Catch-all parser for folders or archives of plain documents — Markdown, text, PDF, JSON, CSV.

The files source is the everything-else parser. Point it at a folder or archive of documents and it ingests one item per file, with the body extracted from the most common formats.

It's the right source for personal notes you don't keep in Notion, miscellaneous PDFs, downloaded reference docs, and any one-off corpora that don't fit a more specific source.

Get the export

There's nothing to download. Either:

  • Pass a folder path containing the files you want ingested, recursively.
  • Or pass an archive (.zip, .tar.gz, .tgz) — it will be extracted into staging/ first.

Register the export

Folder:

bash
vault add-export \
  --source files \
  --path ~/Documents/notes \
  --account personal

Archive:

bash
vault add-export \
  --source files \
  --path ~/Downloads/research-papers.zip \
  --account research

What gets ingested

File typeHow it's parsed
.md, .markdownBody is the Markdown text. Front-matter (if YAML) lands in metadata.
.txtBody is the raw text.
.pdfBody is text extracted page-by-page. Page count recorded in metadata.
.json, .jsoncBody is the pretty-printed JSON; structure not normalized further.
.csvBody is the CSV (preserved verbatim); columns inferred from the header.
Other extensionsSkipped silently.
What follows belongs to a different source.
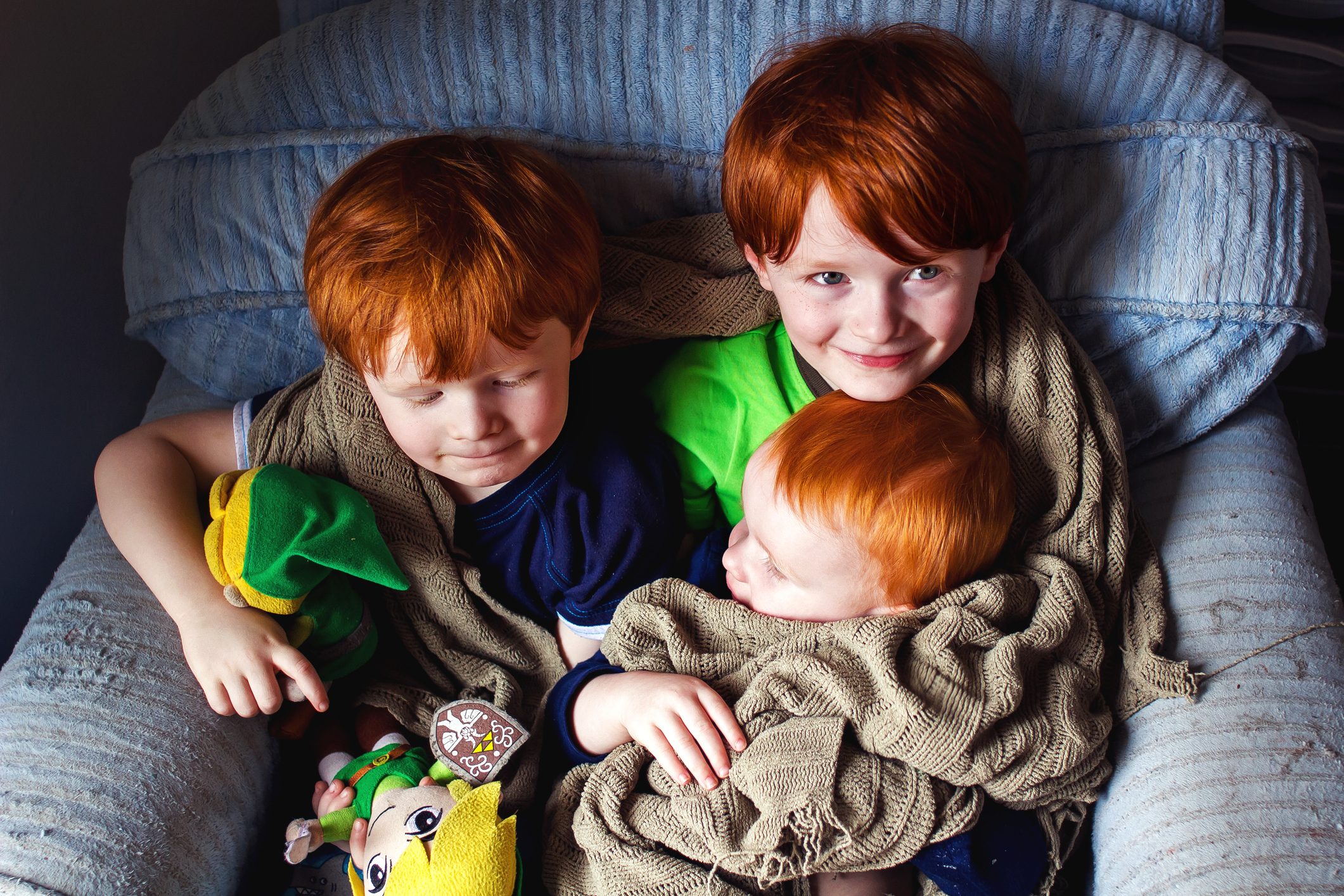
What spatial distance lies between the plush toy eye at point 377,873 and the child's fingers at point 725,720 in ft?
1.03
Filenames still recorded as item_media.

For each ingested file:

  • kind=document
  • ts is the file's mtime when no better timestamp is in the body.
  • The directory hierarchy is preserved as tags (notes/journal/2025 becomes three tags).

Ingest it

bash
vault ingest --source files
vault
$ vault ingest --source files
Walking ~/Documents/notes ...
found 412 .md, 18 .pdf, 47 .txt, 6 .csv
documents: 483
Run 18 completed in 4.2s

Caveats

  • PDF extraction is approximate. Scanned PDFs without an OCR layer come through as empty bodies. Run them through OCR first if you want them searchable.
  • Large files are still ingested whole. A multi-MB JSON file will become a multi-MB item body — consider chunking very large files yourself before pointing the parser at them.
  • No deduplication across sources. A document also ingested via notion won't be detected as a duplicate of the same file ingested via files — they have different source slugs and so different dedup keys. Pick one source per document.
  • Hidden files and .git/ directories are skipped. Symlinks are not followed.